On Wednesday, the UK Gambling Commission (UKGC) hit the Swedish mobile gambling specialist with a hefty fine “for failings relating to misleading advertising and the handling of customers at the end of their self-exclusion period.”
During its investigation, the regulator discovered that LeoVegas did not “take all reasonable steps” to prevent problem gamblers from accessing its offerings.
“Our investigation found, and LeoVegas accept, that that there were weaknesses in its systems relating to the proper management of self-exclusions, and it and its affiliates’ marketing material was non-compliant,” UKGC Chief Executive Neil McArthur said in a statement.
In a nutshell, the UKGC found that at least 11,205 customers who chose to self-exclude and close their accounts failed to get their money back from LeoVegas. The gambling operator also allowed 413 previously self-excluded customers to gamble “without speaking to those customers first or applying a 24-hour cooling off period before allowing them to gamble,” according to the UKGC.
The UKGC also held LeoVegas accountable for greenlighting 41 misleading ads and sending marketing material to 1,894 people who had previously self-excluded.
LeoVegas blamed its affiliate marketing partners for some of the breaches. To rectify its errors, the company said that it had already returned approximately £14,429 ($19,684) in outstanding balances to players.
It also agreed to make an equivalent donation to charities for socially responsible causes.
“We have had discussions with the UK Gambling Commission, UKGC, on suspected cases of breaches of the British gaming rules. A clear majority of cases are attributable to affiliate marketing,” LeoVegas said in a statement to UKGC. “It’s good that UKGC puts increased demands on us in the gaming industry. It is an advantage for serious actors who both have the will and ambition to work in a regulated market.”
UKGC’s announcement, meanwhile, has overshadowed the news of LeoVegas’ robust first quarter revenue.
In a regulatory filing on Wednesday, LeoVegas reported that its revenue jumped 76 percent to €77.4 million ($92.9 million) in the first quarter of 2018 compared to €43.9 million ($52.66 million) it posted in the same period last year.
Adjusted earnings before interest, tax, depreciation and amortization (EBITDA) were up 45 percent to €9 million ($10.8 million) in the three months ending March 31, 2018, with a margin of 11.6 percent.
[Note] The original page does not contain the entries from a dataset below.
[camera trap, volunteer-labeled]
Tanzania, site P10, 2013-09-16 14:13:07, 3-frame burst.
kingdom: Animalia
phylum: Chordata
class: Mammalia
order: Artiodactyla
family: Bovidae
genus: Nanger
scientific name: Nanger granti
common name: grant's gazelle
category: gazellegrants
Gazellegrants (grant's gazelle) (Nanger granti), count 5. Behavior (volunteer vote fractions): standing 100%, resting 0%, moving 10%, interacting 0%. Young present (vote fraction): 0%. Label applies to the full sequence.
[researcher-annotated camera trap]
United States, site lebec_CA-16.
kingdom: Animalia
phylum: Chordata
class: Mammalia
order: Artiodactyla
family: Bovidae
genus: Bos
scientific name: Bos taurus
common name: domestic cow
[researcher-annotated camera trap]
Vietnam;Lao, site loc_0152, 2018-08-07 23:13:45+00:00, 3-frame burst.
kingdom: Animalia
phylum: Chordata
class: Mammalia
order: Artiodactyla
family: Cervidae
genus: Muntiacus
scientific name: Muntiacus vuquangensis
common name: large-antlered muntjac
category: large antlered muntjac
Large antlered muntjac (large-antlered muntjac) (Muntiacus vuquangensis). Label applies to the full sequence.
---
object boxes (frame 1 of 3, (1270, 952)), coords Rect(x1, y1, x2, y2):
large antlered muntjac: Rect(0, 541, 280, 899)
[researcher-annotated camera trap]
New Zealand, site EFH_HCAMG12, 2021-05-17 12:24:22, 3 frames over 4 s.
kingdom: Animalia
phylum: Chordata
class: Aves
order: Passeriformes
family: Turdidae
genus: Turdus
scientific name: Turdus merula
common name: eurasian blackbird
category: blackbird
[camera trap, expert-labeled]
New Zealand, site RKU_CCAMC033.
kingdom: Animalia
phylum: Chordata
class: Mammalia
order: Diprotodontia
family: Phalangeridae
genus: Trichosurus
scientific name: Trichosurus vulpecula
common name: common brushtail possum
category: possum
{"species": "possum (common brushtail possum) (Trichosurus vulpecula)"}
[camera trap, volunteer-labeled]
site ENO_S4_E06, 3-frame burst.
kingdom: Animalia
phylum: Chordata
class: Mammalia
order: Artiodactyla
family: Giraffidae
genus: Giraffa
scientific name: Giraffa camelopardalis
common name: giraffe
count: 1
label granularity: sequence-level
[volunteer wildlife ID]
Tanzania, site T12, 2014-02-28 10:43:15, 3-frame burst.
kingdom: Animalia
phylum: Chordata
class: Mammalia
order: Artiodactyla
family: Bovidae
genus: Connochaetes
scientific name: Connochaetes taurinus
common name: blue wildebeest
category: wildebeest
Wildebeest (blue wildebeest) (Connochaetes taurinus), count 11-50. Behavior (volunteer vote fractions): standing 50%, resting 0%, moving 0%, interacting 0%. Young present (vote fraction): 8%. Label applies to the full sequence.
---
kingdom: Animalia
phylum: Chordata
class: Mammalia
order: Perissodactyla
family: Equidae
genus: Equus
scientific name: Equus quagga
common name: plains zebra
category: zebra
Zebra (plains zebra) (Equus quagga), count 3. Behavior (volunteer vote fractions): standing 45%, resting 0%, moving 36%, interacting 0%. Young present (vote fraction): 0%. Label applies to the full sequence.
Operating profit dropped to €3.8 million ($4.56 million), while adjusted operating profit rose to €7.9 million ($9.5 million).
LeoVegas saw the number of depositing customers rise by 75 percent to 302,014 in Q1. New depositing customers were up 97 percent to 146,063.
LeoVegas CEO and co-founder Gustaf Hagman attributed the company’s strong start to the acquisition of Rocket X, which he said “has a strong footprint in the UK market with a local multibrand strategy and the market’s most effective customer acquisition model.”
The acquisition of gambling licenses in Germany, which allowed the company to tap the country’s sports betting market, also helped fuel the LeoVegas’ revenue growth.
As added good news to investors, LeoVegas said that the company had a strong start in the second quarter, posting net gaming revenue of €29.3 million ($35.15 million), a growth rate of 77 percent.